The effort to move intelligence more rapidly and seamlessly to the consumer has been under way for a long time. The big joint intelligence centers have been using the classified Web for several years to move products and analysis at the theater level. What we did afloat was to bring the tools and concepts of network-centric intelligence from the theater level to the tactical level, extend the effort laterally to the operators, and increase the timeliness of the flow, bringing a faster and more tightly tailored intelligence feed to the war fighters.

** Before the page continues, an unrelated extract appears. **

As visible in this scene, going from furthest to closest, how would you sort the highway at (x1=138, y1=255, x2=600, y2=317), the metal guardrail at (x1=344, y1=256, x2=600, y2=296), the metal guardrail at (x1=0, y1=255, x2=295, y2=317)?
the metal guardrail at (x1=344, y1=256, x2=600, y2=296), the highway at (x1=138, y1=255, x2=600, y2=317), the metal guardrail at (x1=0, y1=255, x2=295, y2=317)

Several of my peers have asked me how I sold my boss on this idea, how I persuaded him to try using these network-centric tools. That was not a problem we had to deal with. Admiral Zelibor, the battle group commander, had seen and used the network-centric tools in the Global 2000 War Game, and wanted them implemented throughout the battle group—for operations, for intelligence, for everything. (As far as I know, no one has asked him how he sold his subordinates on the idea.) But this brings up an important point: you can only go so far with innovation from the bottom up. If the boss still insists on PowerPoint status briefs every morning, you still will be in the PowerPoint business. If the intelligence team wants to maintain Web pages as well, you will have to do the work twice, and the PowerPoint will be out of synch with the live Web 20 seconds after it is made. If your senior decision makers are not receptive to innovative use of technology and tools, you have a challenging sales job ahead of you.
The Results
The Web facilitated moving info to other commands. Commander, Fifth Fleet's staff routinely mined the battle damage assessment matrix for details of air strikes and used the information in our Web site to preempt questions from further up the chain. Many commands of which we were completely unaware pulled info from our pages for their own use. But the main benefit to moving to a network-centric info flow was the dramatic increase in shared awareness throughout the battle group: everyone knew what was going on. Information was available all the time, not just in the morning meeting, and to everyone who wanted it, not just to those who attended the morning meeting. Instead of a once-a-day briefing or intelligence summary, we made current, relevant intelligence available to our team around the clock. In short, we provided persistent intel support.
Captain MacKrell recently completed a tour as assistant chief of staff for intelligence on the staff of Commander, Carrier Group Three, where she served as the intelligence officer for the USS Carl Vinson (CVN-70) Battle Group during Operation Enduring Freedom. She is the officer in charge of the Office of Naval Intelligence Detachment at the Naval War College in Newport, Rhode Island.